SOURCE PASSAGE →
JRN270: Work Really Begins
I always take the entire first week of a new semester to introduce students to the course. I like to make sure that students understand what I expect of them and what they should expect of me. Folded into this process of introduction is some consideration of the themes of the class. For JRN270, that means discussing (really just beginning the discussion about) what journalism is, what news is, and what their roles may be as students, citizens, and (perhaps) journalists.
The first chapter of Telling The Story is typical of such introductions: 1) It offers a vague definition of news using a list of adjectives open to wide interpretation; 2) It privileges a role for journalism that I would call “traditional,” i.e. “a society’s conversation with itself” (which also happens to be ironic); 3) It tends to confuse chickens and eggs (”We should underrate [newspapers'] importance if we thought they just guaranteed liberty; they maintain civilization.”); 3) It assigns ”traditional” roles to journalists, e.g. monitor power, uncover injustice, tell stories, sustain communities; 4) It promotes the three virtues of objectivity (this book gets it almost right), accuracy, and fairness.

INFORMATION GIVEN →
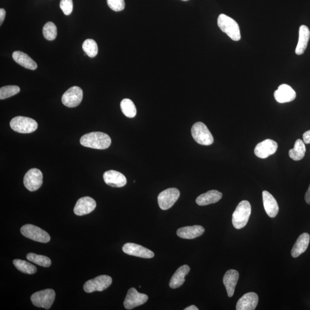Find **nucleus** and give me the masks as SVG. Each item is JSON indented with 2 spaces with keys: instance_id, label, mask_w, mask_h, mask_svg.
<instances>
[{
  "instance_id": "obj_16",
  "label": "nucleus",
  "mask_w": 310,
  "mask_h": 310,
  "mask_svg": "<svg viewBox=\"0 0 310 310\" xmlns=\"http://www.w3.org/2000/svg\"><path fill=\"white\" fill-rule=\"evenodd\" d=\"M103 177L105 183L113 187H123L127 183L126 177L123 173L115 170L105 172Z\"/></svg>"
},
{
  "instance_id": "obj_8",
  "label": "nucleus",
  "mask_w": 310,
  "mask_h": 310,
  "mask_svg": "<svg viewBox=\"0 0 310 310\" xmlns=\"http://www.w3.org/2000/svg\"><path fill=\"white\" fill-rule=\"evenodd\" d=\"M180 191L176 188H169L160 192L158 195V203L161 210L171 208L179 199Z\"/></svg>"
},
{
  "instance_id": "obj_13",
  "label": "nucleus",
  "mask_w": 310,
  "mask_h": 310,
  "mask_svg": "<svg viewBox=\"0 0 310 310\" xmlns=\"http://www.w3.org/2000/svg\"><path fill=\"white\" fill-rule=\"evenodd\" d=\"M278 148L277 142L271 139H266L256 146L255 154L257 157L266 158L277 152Z\"/></svg>"
},
{
  "instance_id": "obj_40",
  "label": "nucleus",
  "mask_w": 310,
  "mask_h": 310,
  "mask_svg": "<svg viewBox=\"0 0 310 310\" xmlns=\"http://www.w3.org/2000/svg\"><path fill=\"white\" fill-rule=\"evenodd\" d=\"M182 1H188V0H182Z\"/></svg>"
},
{
  "instance_id": "obj_18",
  "label": "nucleus",
  "mask_w": 310,
  "mask_h": 310,
  "mask_svg": "<svg viewBox=\"0 0 310 310\" xmlns=\"http://www.w3.org/2000/svg\"><path fill=\"white\" fill-rule=\"evenodd\" d=\"M259 297L255 293H249L242 297L236 305L237 310H253L258 305Z\"/></svg>"
},
{
  "instance_id": "obj_6",
  "label": "nucleus",
  "mask_w": 310,
  "mask_h": 310,
  "mask_svg": "<svg viewBox=\"0 0 310 310\" xmlns=\"http://www.w3.org/2000/svg\"><path fill=\"white\" fill-rule=\"evenodd\" d=\"M55 298V291L52 289H46L33 294L31 301L36 307L48 310L54 303Z\"/></svg>"
},
{
  "instance_id": "obj_34",
  "label": "nucleus",
  "mask_w": 310,
  "mask_h": 310,
  "mask_svg": "<svg viewBox=\"0 0 310 310\" xmlns=\"http://www.w3.org/2000/svg\"><path fill=\"white\" fill-rule=\"evenodd\" d=\"M60 7L64 14L66 16H69L73 12V0H61L60 2Z\"/></svg>"
},
{
  "instance_id": "obj_14",
  "label": "nucleus",
  "mask_w": 310,
  "mask_h": 310,
  "mask_svg": "<svg viewBox=\"0 0 310 310\" xmlns=\"http://www.w3.org/2000/svg\"><path fill=\"white\" fill-rule=\"evenodd\" d=\"M123 251L127 255L144 259H151L155 256L154 253L150 249L134 243L125 244L123 247Z\"/></svg>"
},
{
  "instance_id": "obj_17",
  "label": "nucleus",
  "mask_w": 310,
  "mask_h": 310,
  "mask_svg": "<svg viewBox=\"0 0 310 310\" xmlns=\"http://www.w3.org/2000/svg\"><path fill=\"white\" fill-rule=\"evenodd\" d=\"M296 92L290 86L287 84L280 85L274 93L275 100L281 104L293 101L296 99Z\"/></svg>"
},
{
  "instance_id": "obj_36",
  "label": "nucleus",
  "mask_w": 310,
  "mask_h": 310,
  "mask_svg": "<svg viewBox=\"0 0 310 310\" xmlns=\"http://www.w3.org/2000/svg\"><path fill=\"white\" fill-rule=\"evenodd\" d=\"M303 139L305 144H310V130L305 132L303 135Z\"/></svg>"
},
{
  "instance_id": "obj_7",
  "label": "nucleus",
  "mask_w": 310,
  "mask_h": 310,
  "mask_svg": "<svg viewBox=\"0 0 310 310\" xmlns=\"http://www.w3.org/2000/svg\"><path fill=\"white\" fill-rule=\"evenodd\" d=\"M20 231L24 237L39 243H47L51 239L50 235L45 230L31 224L22 226Z\"/></svg>"
},
{
  "instance_id": "obj_1",
  "label": "nucleus",
  "mask_w": 310,
  "mask_h": 310,
  "mask_svg": "<svg viewBox=\"0 0 310 310\" xmlns=\"http://www.w3.org/2000/svg\"><path fill=\"white\" fill-rule=\"evenodd\" d=\"M111 143V138L100 132H91L83 136L80 139L82 146L97 150L107 149L110 147Z\"/></svg>"
},
{
  "instance_id": "obj_37",
  "label": "nucleus",
  "mask_w": 310,
  "mask_h": 310,
  "mask_svg": "<svg viewBox=\"0 0 310 310\" xmlns=\"http://www.w3.org/2000/svg\"><path fill=\"white\" fill-rule=\"evenodd\" d=\"M6 16V12L4 9H0V25H2L3 21H4Z\"/></svg>"
},
{
  "instance_id": "obj_3",
  "label": "nucleus",
  "mask_w": 310,
  "mask_h": 310,
  "mask_svg": "<svg viewBox=\"0 0 310 310\" xmlns=\"http://www.w3.org/2000/svg\"><path fill=\"white\" fill-rule=\"evenodd\" d=\"M219 28L234 41L241 39V33L239 24L232 18L221 14L218 16L217 21Z\"/></svg>"
},
{
  "instance_id": "obj_33",
  "label": "nucleus",
  "mask_w": 310,
  "mask_h": 310,
  "mask_svg": "<svg viewBox=\"0 0 310 310\" xmlns=\"http://www.w3.org/2000/svg\"><path fill=\"white\" fill-rule=\"evenodd\" d=\"M19 87L14 85L3 86L0 89V100H5L6 98L12 97L19 93Z\"/></svg>"
},
{
  "instance_id": "obj_29",
  "label": "nucleus",
  "mask_w": 310,
  "mask_h": 310,
  "mask_svg": "<svg viewBox=\"0 0 310 310\" xmlns=\"http://www.w3.org/2000/svg\"><path fill=\"white\" fill-rule=\"evenodd\" d=\"M120 107L123 114L128 118H134L137 113V110H136L133 101L128 98L121 102Z\"/></svg>"
},
{
  "instance_id": "obj_28",
  "label": "nucleus",
  "mask_w": 310,
  "mask_h": 310,
  "mask_svg": "<svg viewBox=\"0 0 310 310\" xmlns=\"http://www.w3.org/2000/svg\"><path fill=\"white\" fill-rule=\"evenodd\" d=\"M13 263L15 267L22 273L31 275L35 274L37 271V268L35 266L26 261L16 259L13 260Z\"/></svg>"
},
{
  "instance_id": "obj_35",
  "label": "nucleus",
  "mask_w": 310,
  "mask_h": 310,
  "mask_svg": "<svg viewBox=\"0 0 310 310\" xmlns=\"http://www.w3.org/2000/svg\"><path fill=\"white\" fill-rule=\"evenodd\" d=\"M109 7L115 12H120L125 8L124 0H107Z\"/></svg>"
},
{
  "instance_id": "obj_31",
  "label": "nucleus",
  "mask_w": 310,
  "mask_h": 310,
  "mask_svg": "<svg viewBox=\"0 0 310 310\" xmlns=\"http://www.w3.org/2000/svg\"><path fill=\"white\" fill-rule=\"evenodd\" d=\"M83 50L90 58H94L98 54V48L96 41L93 39H86L82 44Z\"/></svg>"
},
{
  "instance_id": "obj_27",
  "label": "nucleus",
  "mask_w": 310,
  "mask_h": 310,
  "mask_svg": "<svg viewBox=\"0 0 310 310\" xmlns=\"http://www.w3.org/2000/svg\"><path fill=\"white\" fill-rule=\"evenodd\" d=\"M306 151L304 142L298 139L295 143L294 149L289 151V156L295 161L301 160L305 157Z\"/></svg>"
},
{
  "instance_id": "obj_38",
  "label": "nucleus",
  "mask_w": 310,
  "mask_h": 310,
  "mask_svg": "<svg viewBox=\"0 0 310 310\" xmlns=\"http://www.w3.org/2000/svg\"><path fill=\"white\" fill-rule=\"evenodd\" d=\"M306 203L308 204V205H310V184L308 190L305 194V197Z\"/></svg>"
},
{
  "instance_id": "obj_39",
  "label": "nucleus",
  "mask_w": 310,
  "mask_h": 310,
  "mask_svg": "<svg viewBox=\"0 0 310 310\" xmlns=\"http://www.w3.org/2000/svg\"><path fill=\"white\" fill-rule=\"evenodd\" d=\"M184 310H198V309L196 308L195 306L191 305L190 306H189V307H187V308L184 309Z\"/></svg>"
},
{
  "instance_id": "obj_5",
  "label": "nucleus",
  "mask_w": 310,
  "mask_h": 310,
  "mask_svg": "<svg viewBox=\"0 0 310 310\" xmlns=\"http://www.w3.org/2000/svg\"><path fill=\"white\" fill-rule=\"evenodd\" d=\"M191 134L194 141L202 146H210L214 142V138L205 124L196 123L191 128Z\"/></svg>"
},
{
  "instance_id": "obj_2",
  "label": "nucleus",
  "mask_w": 310,
  "mask_h": 310,
  "mask_svg": "<svg viewBox=\"0 0 310 310\" xmlns=\"http://www.w3.org/2000/svg\"><path fill=\"white\" fill-rule=\"evenodd\" d=\"M252 208L247 200H243L236 207L232 216V223L234 228L241 229L247 225L251 216Z\"/></svg>"
},
{
  "instance_id": "obj_11",
  "label": "nucleus",
  "mask_w": 310,
  "mask_h": 310,
  "mask_svg": "<svg viewBox=\"0 0 310 310\" xmlns=\"http://www.w3.org/2000/svg\"><path fill=\"white\" fill-rule=\"evenodd\" d=\"M149 297L145 294L138 292L135 288H131L128 291L124 306L127 310H132L146 303Z\"/></svg>"
},
{
  "instance_id": "obj_24",
  "label": "nucleus",
  "mask_w": 310,
  "mask_h": 310,
  "mask_svg": "<svg viewBox=\"0 0 310 310\" xmlns=\"http://www.w3.org/2000/svg\"><path fill=\"white\" fill-rule=\"evenodd\" d=\"M12 57L15 62L19 64L25 69L35 70L37 69L36 63L25 53L21 51H14Z\"/></svg>"
},
{
  "instance_id": "obj_22",
  "label": "nucleus",
  "mask_w": 310,
  "mask_h": 310,
  "mask_svg": "<svg viewBox=\"0 0 310 310\" xmlns=\"http://www.w3.org/2000/svg\"><path fill=\"white\" fill-rule=\"evenodd\" d=\"M310 236L307 233L302 234L298 237L296 243L294 245L292 251H291V255H292L293 258H298V257L307 250L310 243Z\"/></svg>"
},
{
  "instance_id": "obj_19",
  "label": "nucleus",
  "mask_w": 310,
  "mask_h": 310,
  "mask_svg": "<svg viewBox=\"0 0 310 310\" xmlns=\"http://www.w3.org/2000/svg\"><path fill=\"white\" fill-rule=\"evenodd\" d=\"M263 200L264 209L268 216L274 218L278 215L279 207L277 200L269 192L263 191Z\"/></svg>"
},
{
  "instance_id": "obj_10",
  "label": "nucleus",
  "mask_w": 310,
  "mask_h": 310,
  "mask_svg": "<svg viewBox=\"0 0 310 310\" xmlns=\"http://www.w3.org/2000/svg\"><path fill=\"white\" fill-rule=\"evenodd\" d=\"M43 184V173L40 170L32 168L25 173L24 177V184L30 191H35Z\"/></svg>"
},
{
  "instance_id": "obj_26",
  "label": "nucleus",
  "mask_w": 310,
  "mask_h": 310,
  "mask_svg": "<svg viewBox=\"0 0 310 310\" xmlns=\"http://www.w3.org/2000/svg\"><path fill=\"white\" fill-rule=\"evenodd\" d=\"M310 37V31L307 26L302 25L300 28V36L296 50L297 55L303 54L306 48L308 47V42Z\"/></svg>"
},
{
  "instance_id": "obj_23",
  "label": "nucleus",
  "mask_w": 310,
  "mask_h": 310,
  "mask_svg": "<svg viewBox=\"0 0 310 310\" xmlns=\"http://www.w3.org/2000/svg\"><path fill=\"white\" fill-rule=\"evenodd\" d=\"M190 271V268L187 265L180 267L170 280L169 287L172 289H175L182 286L185 282L184 278Z\"/></svg>"
},
{
  "instance_id": "obj_32",
  "label": "nucleus",
  "mask_w": 310,
  "mask_h": 310,
  "mask_svg": "<svg viewBox=\"0 0 310 310\" xmlns=\"http://www.w3.org/2000/svg\"><path fill=\"white\" fill-rule=\"evenodd\" d=\"M43 36L48 40H54L57 36V28L52 22H48L43 26Z\"/></svg>"
},
{
  "instance_id": "obj_4",
  "label": "nucleus",
  "mask_w": 310,
  "mask_h": 310,
  "mask_svg": "<svg viewBox=\"0 0 310 310\" xmlns=\"http://www.w3.org/2000/svg\"><path fill=\"white\" fill-rule=\"evenodd\" d=\"M10 126L18 133L30 134L37 130L38 125L35 120L29 117L17 116L10 121Z\"/></svg>"
},
{
  "instance_id": "obj_12",
  "label": "nucleus",
  "mask_w": 310,
  "mask_h": 310,
  "mask_svg": "<svg viewBox=\"0 0 310 310\" xmlns=\"http://www.w3.org/2000/svg\"><path fill=\"white\" fill-rule=\"evenodd\" d=\"M83 98V91L78 86L71 87L63 94L62 102L68 108H74L81 104Z\"/></svg>"
},
{
  "instance_id": "obj_21",
  "label": "nucleus",
  "mask_w": 310,
  "mask_h": 310,
  "mask_svg": "<svg viewBox=\"0 0 310 310\" xmlns=\"http://www.w3.org/2000/svg\"><path fill=\"white\" fill-rule=\"evenodd\" d=\"M205 232L203 227L199 225L183 227L177 230V235L184 239H194Z\"/></svg>"
},
{
  "instance_id": "obj_9",
  "label": "nucleus",
  "mask_w": 310,
  "mask_h": 310,
  "mask_svg": "<svg viewBox=\"0 0 310 310\" xmlns=\"http://www.w3.org/2000/svg\"><path fill=\"white\" fill-rule=\"evenodd\" d=\"M112 279L108 275H101L85 283L84 289L87 293L103 291L112 285Z\"/></svg>"
},
{
  "instance_id": "obj_15",
  "label": "nucleus",
  "mask_w": 310,
  "mask_h": 310,
  "mask_svg": "<svg viewBox=\"0 0 310 310\" xmlns=\"http://www.w3.org/2000/svg\"><path fill=\"white\" fill-rule=\"evenodd\" d=\"M96 207L95 200L89 196H85L78 199L74 207V212L78 216H82V215L92 213Z\"/></svg>"
},
{
  "instance_id": "obj_20",
  "label": "nucleus",
  "mask_w": 310,
  "mask_h": 310,
  "mask_svg": "<svg viewBox=\"0 0 310 310\" xmlns=\"http://www.w3.org/2000/svg\"><path fill=\"white\" fill-rule=\"evenodd\" d=\"M239 279V273L237 271L230 270L226 272L223 278V282L229 297H233Z\"/></svg>"
},
{
  "instance_id": "obj_25",
  "label": "nucleus",
  "mask_w": 310,
  "mask_h": 310,
  "mask_svg": "<svg viewBox=\"0 0 310 310\" xmlns=\"http://www.w3.org/2000/svg\"><path fill=\"white\" fill-rule=\"evenodd\" d=\"M222 197V194L217 190H210L202 194L196 199V202L199 206H206L217 203Z\"/></svg>"
},
{
  "instance_id": "obj_30",
  "label": "nucleus",
  "mask_w": 310,
  "mask_h": 310,
  "mask_svg": "<svg viewBox=\"0 0 310 310\" xmlns=\"http://www.w3.org/2000/svg\"><path fill=\"white\" fill-rule=\"evenodd\" d=\"M26 259L29 262L37 264V265L43 267H49L51 266V261L48 257L35 254V253H29L26 255Z\"/></svg>"
}]
</instances>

WHAT NEEDS TO BE DONE →
Carry on the JRN270 course post past its final sentence, in the same voice.

EXERCISE OUTPUT →
All of these will soon come under examination as I… what?
Let’s review something I wrote after my first year teaching journalism at MSU:
I know journalism. What I am unwilling to do is teach it uncritically. So my syllabus reflects all of the skills of the craft–all of the religion as handed down from on high. And my students learn these skills. I have some evidence already that I’m doing a pretty good job of it. But I present everything critically in the way of my academic discipline. No student leaves my classroom thinking, for example, that the inverted pyramid structure is just an innocent little writing convention they have to master to get a job. They master it fully by understanding its historical, social, and technological context. They master it fully by understanding that it represents choices that have real consequences for civic communication. They master it fully by understanding that as a convention it is a human construct and can be reconstructed based on a re-examination of (professional, social) values. They master it fully by understanding there is just no way in hell to represent a news situation in an artificial hierarchy of “facts” without pissing someone off.
I’m teaching a (dis)course.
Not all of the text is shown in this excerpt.